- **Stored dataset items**
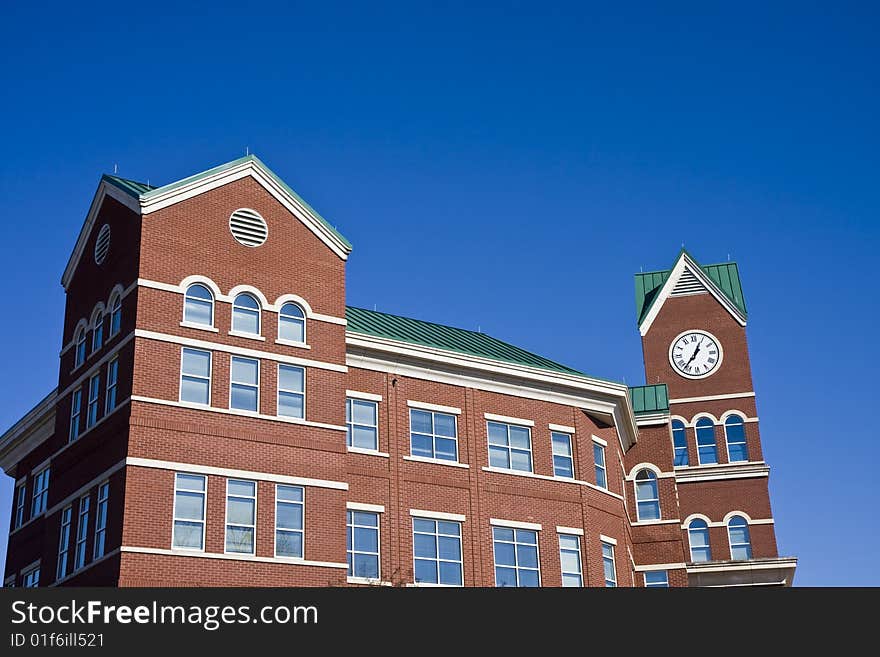 A brick courthouse with a clock against a blue sky. A brick courthouse with a clock against a blue sky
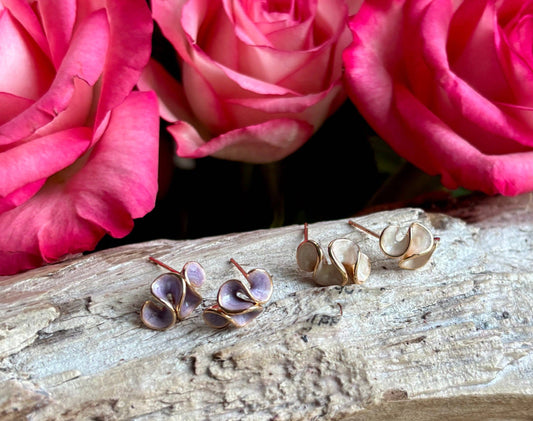 Pair of gold earrings on a wooden surface with pink roses in the background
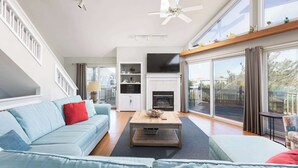A spacious living room with a large sofa, a coffee table, and a fireplace. - New Listing! Pool, Hot Tub & 2-Min Walk to Beach! (Corolla)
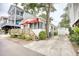 Charming beach house featuring a lovely wooden porch, red awning, and white exterior at 6001-Z16 S Kings Hwy., Myrtle Beach, SC 29575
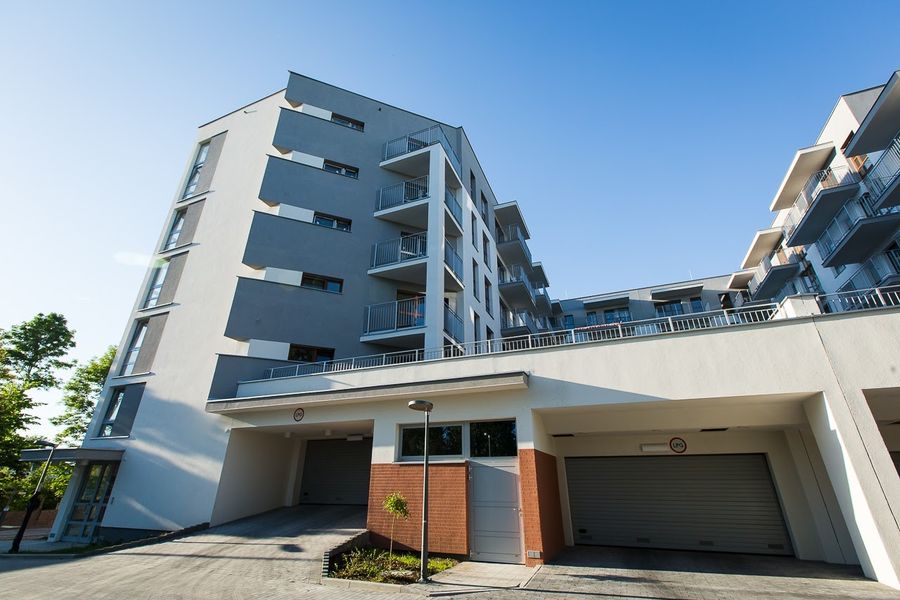 Nowe Miasto Pruszków, narożnik białej elewacji z wjazdami do garaży podziemnych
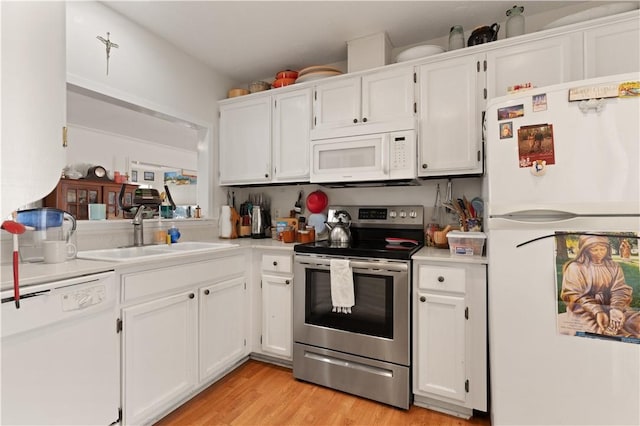 kitchen with white cabinets, white appliances, light hardwood / wood-style floors, and sink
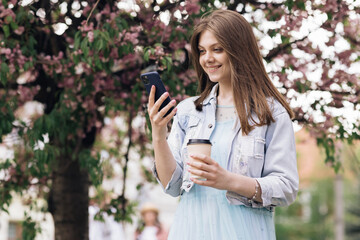 Woman with charming Smile walking in the Park and Using Mobile Phone Wearing Stylish Outfit. Girl Using Smartphone and Drinking Coffee. Communication, online shopping, social network concept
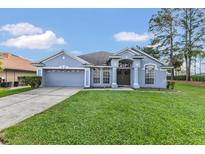 Charming single-story home featuring a well-manicured lawn, neutral paint, and attached two-car garage at 843 Julliard Ct, Orlando, FL 32828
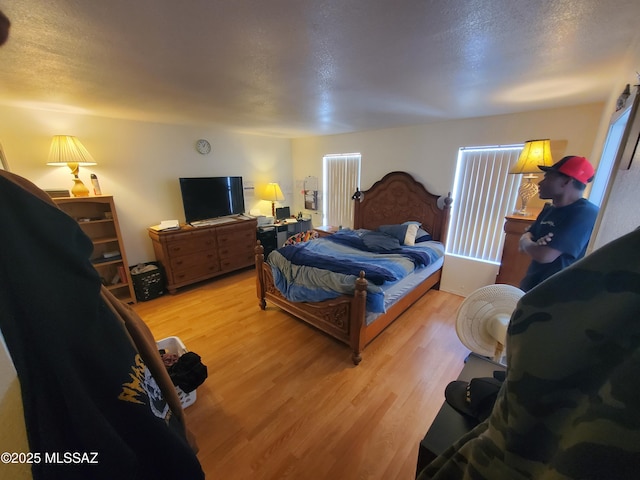 bedroom featuring a textured ceiling and light wood-type flooring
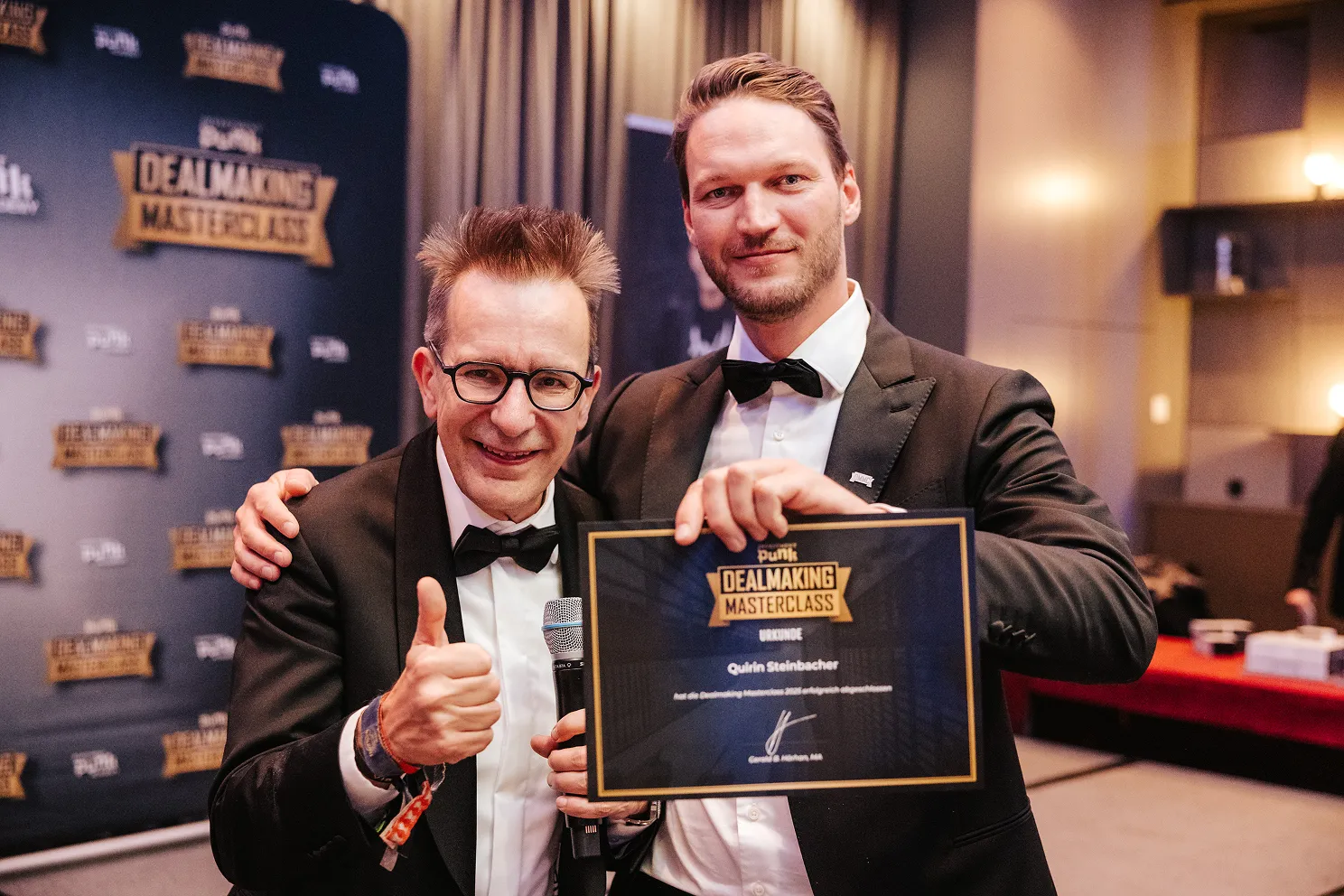 Zwei Männer in schwarzen Anzügen, einer hält eine Auszeichnung der DealMaking Masterclass, der andere zeigt einen Daumen hoch.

- **TASK INSTRUCTIONS**
Leave out the pictures, and please output only the lines from the line that contains "Charming single-story home" through the end of the data, both ends included.

- **EXPECTED ANSWER**
 Charming single-story home featuring a well-manicured lawn, neutral paint, and attached two-car garage at 843 Julliard Ct, Orlando, FL 32828
 bedroom featuring a textured ceiling and light wood-type flooring
 Zwei Männer in schwarzen Anzügen, einer hält eine Auszeichnung der DealMaking Masterclass, der andere zeigt einen Daumen hoch.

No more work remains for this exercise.